Thursday, May 13, 2010

So, my grandpa died this week. He was my last grandparent left. I mean, I could see it happening sooner or later, he'd been having a lot of health problems these last few years, but of course it never makes it easier. I have to say, he's probably also the only grandparent I was upset about passing. The first two went when I was really young, and the other one I never got along with all that well.

I'm not as sad as when my mom passed, which of course makes sense as I was a lot closer to her and saw her more often. But it seems to be expressing itself in a weird way too. Like with my mom I got all depressed and started crying all the time. I haven't really cried, but other things that usually don't bum me out as much have been making me more upset than usual so I'm sure it's probably related. I'm sure being on anti depressants makes a difference in how your emotions work too.
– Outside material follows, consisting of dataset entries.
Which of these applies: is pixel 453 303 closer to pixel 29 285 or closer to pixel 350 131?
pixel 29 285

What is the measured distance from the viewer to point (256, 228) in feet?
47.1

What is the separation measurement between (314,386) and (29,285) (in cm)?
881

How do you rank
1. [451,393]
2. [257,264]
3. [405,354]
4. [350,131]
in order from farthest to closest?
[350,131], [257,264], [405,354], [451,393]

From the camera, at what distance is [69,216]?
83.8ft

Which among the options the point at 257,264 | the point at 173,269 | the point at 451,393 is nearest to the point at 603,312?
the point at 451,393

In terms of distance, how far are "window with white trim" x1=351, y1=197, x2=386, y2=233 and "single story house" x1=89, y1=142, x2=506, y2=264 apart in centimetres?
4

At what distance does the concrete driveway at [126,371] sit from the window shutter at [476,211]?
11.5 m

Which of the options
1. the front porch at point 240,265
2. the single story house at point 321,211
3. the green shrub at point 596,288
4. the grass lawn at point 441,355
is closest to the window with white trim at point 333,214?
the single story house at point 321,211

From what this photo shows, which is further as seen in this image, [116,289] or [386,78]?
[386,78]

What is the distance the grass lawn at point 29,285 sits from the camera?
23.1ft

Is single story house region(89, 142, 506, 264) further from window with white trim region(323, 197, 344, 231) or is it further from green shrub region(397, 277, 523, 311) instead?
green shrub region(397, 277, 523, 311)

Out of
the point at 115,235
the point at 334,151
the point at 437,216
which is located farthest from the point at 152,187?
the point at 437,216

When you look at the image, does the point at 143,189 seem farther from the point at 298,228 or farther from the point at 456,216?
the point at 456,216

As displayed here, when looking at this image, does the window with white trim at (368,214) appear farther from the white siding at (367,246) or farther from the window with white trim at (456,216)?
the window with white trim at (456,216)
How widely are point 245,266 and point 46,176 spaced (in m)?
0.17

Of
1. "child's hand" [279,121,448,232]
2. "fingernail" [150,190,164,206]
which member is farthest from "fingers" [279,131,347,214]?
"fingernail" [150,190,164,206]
What sucks is how small I feel like my family is getting... Since we don't keep in contact with our extended relatives, basically all I have left is my dad and my sister. And my dad is going to turn 70 this year. I know it's morbid, but.... I think about it all the time. And it's so hard to keep in contact with my sister and her family, we're both so busy and have completely opposite schedules.

The older I get the more relationships I have, some of them that seemed rock solid, go awry. I look back on them and try to see what I should've done differently, what I did wrong. Family, though, is the security blanket. You or they have to really suck to alienate each other. I don't want my family to get smaller.

But I guess that's my own selfish reaction to grandpa passing away. I miss him, for him too, though. He was a really fun guy and was one of those people whose brains are completely agile right up till the end, his 90's.